Increase in cases of cancers affecting men
22 April 2016
This year it is expected that more than 43,000 men in this country will be diagnosed with prostate, testicular and penile cancer.
Most of these, over 40,000, will be diagnosed with prostate cancer, with 2,200 being given a diagnosis of testicular cancer and the remainder with the much more uncommon penile cancer.
Unfortunately these figures are rising, so in a bid to bring the issue of male cancers into the spotlight, national charity Orchid is holding a Male Cancer Awareness Week, which runs 18 April-24 April.
The charity’s aim is to cut deaths from male cancers through research and awareness and the week will include information days, talks, displays and training sessions.
Orchid believes awareness is vitally important as, if caught early, the cancers can be treated and lives could be saved.
By engaging people in the campaign Orchid is hoping to ensure that more people, not just men but their partners and healthcare professionals, learn to spot the signs and symptoms so early action can be taken.
Prostate cancer develops when the gland’s normal, healthy cells, start reproducing uncontrollably. Usually the growth is slow and there may be very few symptoms so the cancer may not be apparent for many years. In some men though, prostate cancer can progress more swiftly and can spread to other parts of the body; but this still tends to be more slowly than other cancers.
It is mainly men over the age of 60 who are affected and it is believed that most men in their 80s will have abnormal cells in their prostate. Diagnosis is most common in men in their mid 70s and it is unusual for men under 50 to be diagnosed with prostate cancer.
Risk factors include having a brother or father with prostate cancer which doubles the chances of a diagnosis. If a second degree relative has been affected the risk is marginally lower but if someone has both a first and second degree relative with prostate cancer their risk could be four times greater than someone without any affected relatives.
More than 1,000 men under the age of 55 years are diagnosed with prostate cancer each year in the UK. Up to 10 per cent of these early-onset cases of prostate cancer are thought to be caused by inherited (genetic) forms of the condition.

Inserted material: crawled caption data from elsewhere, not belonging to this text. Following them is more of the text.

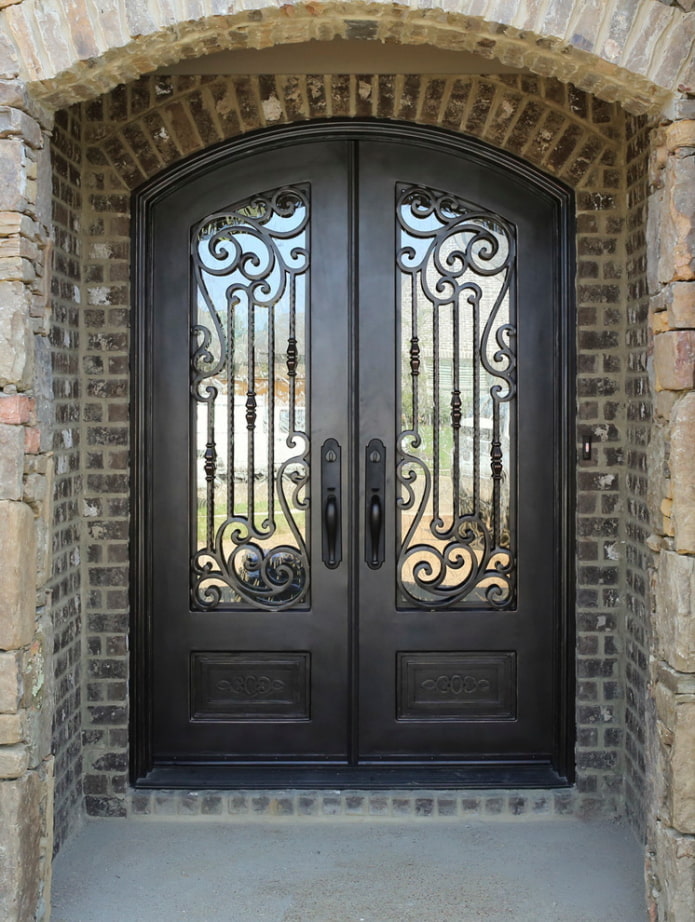 entrance door with forging and glass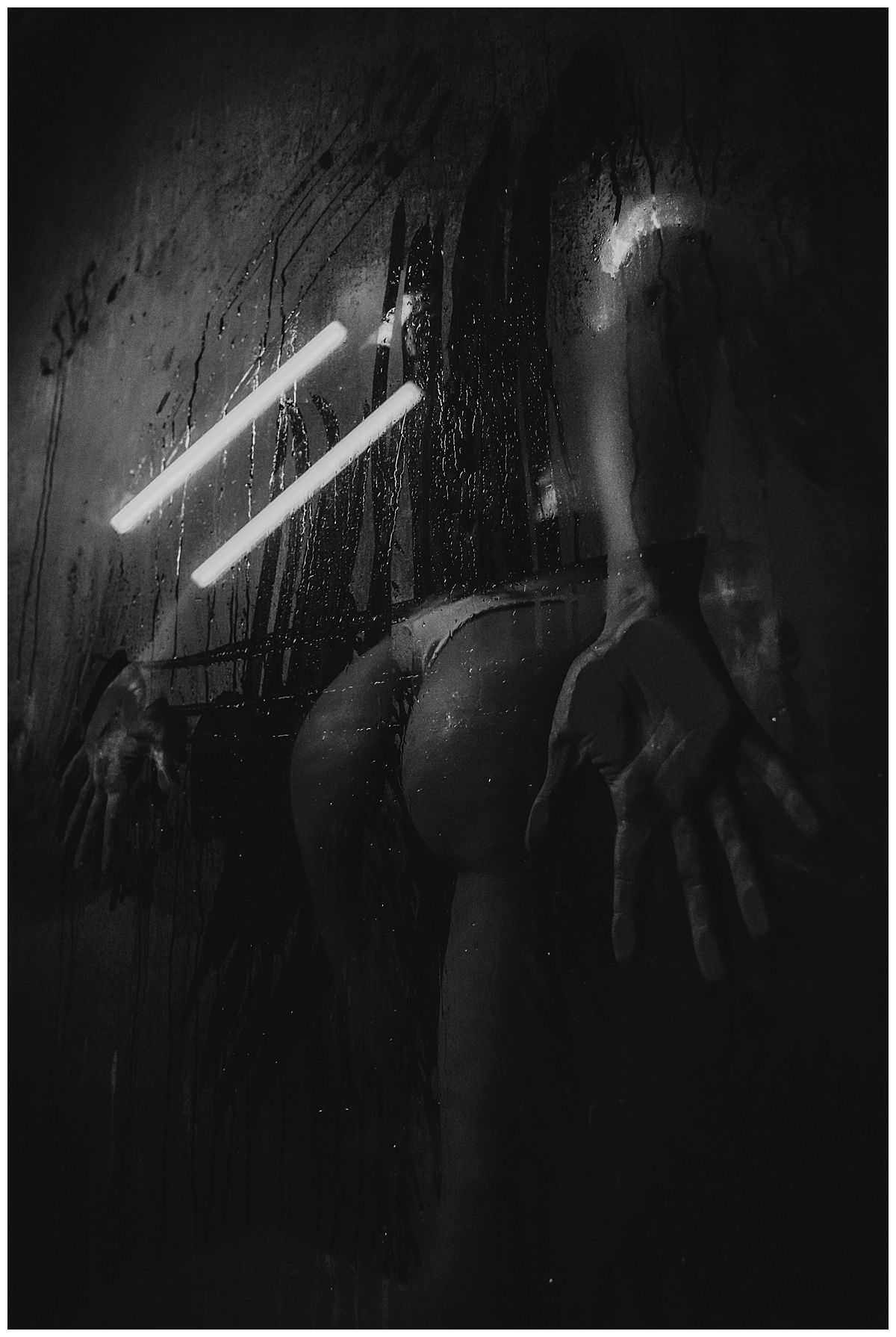 Dark atmospheric scene with bright light beams cutting through shadows.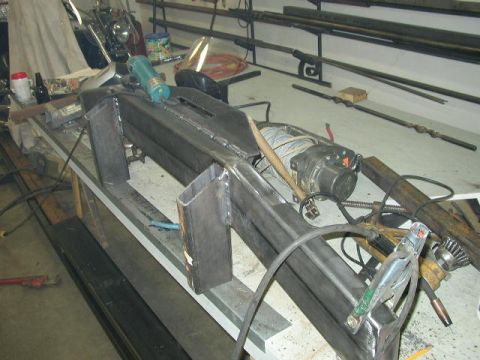 1995 Ford Bronco - Custom winch bumper fabrication in progress, showing welding and winch components.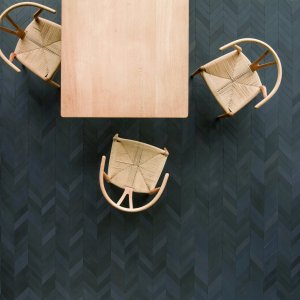Reception backdrop wall tiled in Mews Soot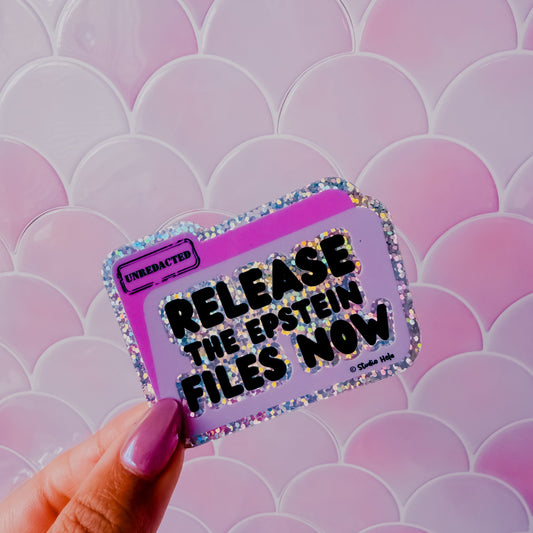 Hand holding a colorful sticker with text against a pink and white patterned background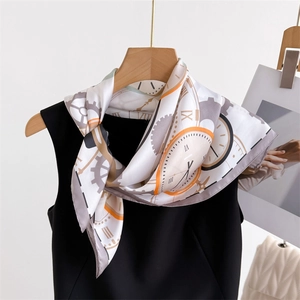 Elegant printed faux silk scarf with vintage mechanical clock patterns on a mannequin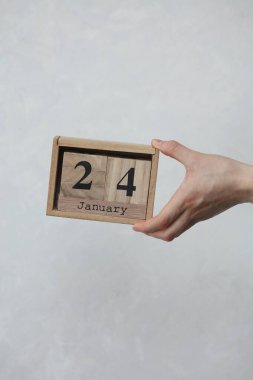 24 Ocak tarihli tahta blok takvimi beyaz beton arka planda bir kadının elinde.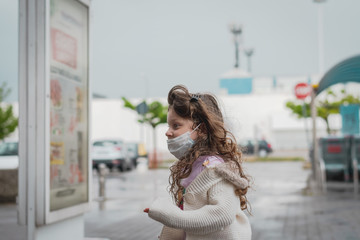 cute little girl wearing a  surgical mask is running happily outside of a supermarket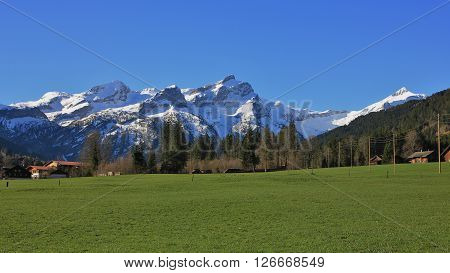 Snow capped mountain range and green meadow. View from Feutersoey, village near Gstaad. Spring scene in the Swiss Alps. Nature background.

Other risk factors include having breast cancer in the family and prostate cancer is more likely to prove fatal to men of Afro-Caribbean descent although it is not known why their risk is higher.
It is thought that eating a lot of red meat and saturated fats may increase the risk of a number of cancers, including prostate cancer, and that a more Mediterranean diet high in fruit, fish, vegetables and olive oil along, with regular exercise, could be beneficial not just for lessening the risks of cancer but for good health generally.
There is no one symptom to identify prostate cancer and as men can develop non-cancerous prostate problems (eg benign prostate enlargement) as they age problems can be put down to getting older.
However, symptoms may include:
- A weak or slow flow of urine
- More frequent urination
- Difficulty with beginning to urinate
- A pain or burning feeling during urination
- An unexplained urinary infection
- Sexual difficulties
- Constipation or a change in bowel habits
- Blood in the semen or urine
- Back pain for no obvious reason which does not improve with pain killers.
Many of the above symptoms may be totally unrelated to prostate cancer but anyone concerned should make an appointment with their GP.
Unlike prostate cancer, testicular cancer affects mainly younger men aged 15-45. Every year 2,200 men in the UK are diagnosed with the disease.
If caught early, the cure rate is high with 98 per cent becoming disease free after a year. If caught at any stage 98 per cent of men will survive at least 10 years following treatment. This means that around 60 young men die of testicular cancer every year.
Testicular cancer has few known risk factors although in a small number of cases if is felt there may be a link to un-descended testicles or others in the family having had the disease.
Research suggests it may be more prevalent in men with fertility problems or who have HIV. There also appears to be an increased risk in men who have a sedentary lifestyle, who have suffered repeated trauma to their testicles and men who smoke marijuana may be vulnerable to suffering a more aggressive form of the cancer.
- A pea sized lump which can be felt in nine out of 10 cases which is most often painless
- An ache, pain or dragging sensation
- A lump appearing after recent trauma to the testicles
- Breast swelling or tenderness
- Back pain
It is recommended that men should examine themselves regularly – at least once a month and become familiar with what feels normal. If they discover anything unusual, they should get it checked by their GP straight away. Although 90 per cent of abnormalities affecting testicles are not cancerous it is important to be sure as a swift diagnosis can improve the chances of a cure.
This is a very rare condition with just 650 cases a year, mostly in men over 60.
It usually develops slowly and if caught early, before it spreads, three quarters of those affected will survive.
Causes can include the human papilloma virus, the presence of foreskin, and smoking. Using a condom during sex can decrease the risks.
Anyone concerned about any of these symptoms should contact their GP to have them checked out.